_Task objective_
Reproduce the entries shown below only from the line with "Having a relative diagnosed with or died from COVID-19 is" down to the line with "Answer (YES/NO): YES", keeping both end lines and copying each one exactly.

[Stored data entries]
┄┄┄┄┄┄┄┄┄┄

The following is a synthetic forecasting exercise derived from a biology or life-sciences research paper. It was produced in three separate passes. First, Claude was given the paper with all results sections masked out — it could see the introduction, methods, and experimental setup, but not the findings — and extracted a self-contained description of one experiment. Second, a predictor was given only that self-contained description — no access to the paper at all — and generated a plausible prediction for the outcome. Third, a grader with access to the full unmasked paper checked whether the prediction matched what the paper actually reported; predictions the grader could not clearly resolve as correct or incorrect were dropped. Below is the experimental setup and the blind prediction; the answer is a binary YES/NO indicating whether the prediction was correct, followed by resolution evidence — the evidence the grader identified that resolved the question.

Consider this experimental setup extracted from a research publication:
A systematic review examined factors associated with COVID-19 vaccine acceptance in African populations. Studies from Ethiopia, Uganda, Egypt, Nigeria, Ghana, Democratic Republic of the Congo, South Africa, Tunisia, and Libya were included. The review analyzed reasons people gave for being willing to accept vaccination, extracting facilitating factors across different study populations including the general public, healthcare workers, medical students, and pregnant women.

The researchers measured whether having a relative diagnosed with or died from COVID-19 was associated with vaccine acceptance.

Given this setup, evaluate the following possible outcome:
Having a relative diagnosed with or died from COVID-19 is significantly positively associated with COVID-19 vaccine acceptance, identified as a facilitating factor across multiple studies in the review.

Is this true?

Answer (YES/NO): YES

┄┄┄┄┄┄┄┄┄┄

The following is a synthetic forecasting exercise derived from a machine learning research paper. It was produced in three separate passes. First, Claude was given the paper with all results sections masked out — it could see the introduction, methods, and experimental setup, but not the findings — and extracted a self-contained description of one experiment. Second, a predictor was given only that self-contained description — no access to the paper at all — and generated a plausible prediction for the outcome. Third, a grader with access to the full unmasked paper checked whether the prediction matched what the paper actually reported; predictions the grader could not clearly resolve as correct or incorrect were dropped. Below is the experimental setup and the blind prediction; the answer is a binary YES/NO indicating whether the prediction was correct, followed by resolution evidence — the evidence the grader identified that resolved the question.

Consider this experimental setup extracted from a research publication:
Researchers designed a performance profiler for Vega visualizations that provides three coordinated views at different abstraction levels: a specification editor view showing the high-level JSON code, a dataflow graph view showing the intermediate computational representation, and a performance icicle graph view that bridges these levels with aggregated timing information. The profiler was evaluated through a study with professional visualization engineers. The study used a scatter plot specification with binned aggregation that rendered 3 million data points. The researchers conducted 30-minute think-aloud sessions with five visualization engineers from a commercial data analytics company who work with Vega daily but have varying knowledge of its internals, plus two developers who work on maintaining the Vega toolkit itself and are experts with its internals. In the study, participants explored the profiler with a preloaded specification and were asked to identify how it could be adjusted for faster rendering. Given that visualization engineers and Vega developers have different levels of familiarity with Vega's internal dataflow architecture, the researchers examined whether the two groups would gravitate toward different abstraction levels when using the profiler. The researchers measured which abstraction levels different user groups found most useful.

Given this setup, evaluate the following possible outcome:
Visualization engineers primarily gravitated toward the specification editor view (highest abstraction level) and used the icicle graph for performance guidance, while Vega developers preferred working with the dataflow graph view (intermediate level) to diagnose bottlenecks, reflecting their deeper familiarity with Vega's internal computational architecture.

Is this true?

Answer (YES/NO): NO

┄┄┄┄┄┄┄┄┄┄

_Reply_
Having a relative diagnosed with or died from COVID-19 is significantly positively associated with COVID-19 vaccine acceptance, identified as a facilitating factor across multiple studies in the review.

Is this true?

Answer (YES/NO): YES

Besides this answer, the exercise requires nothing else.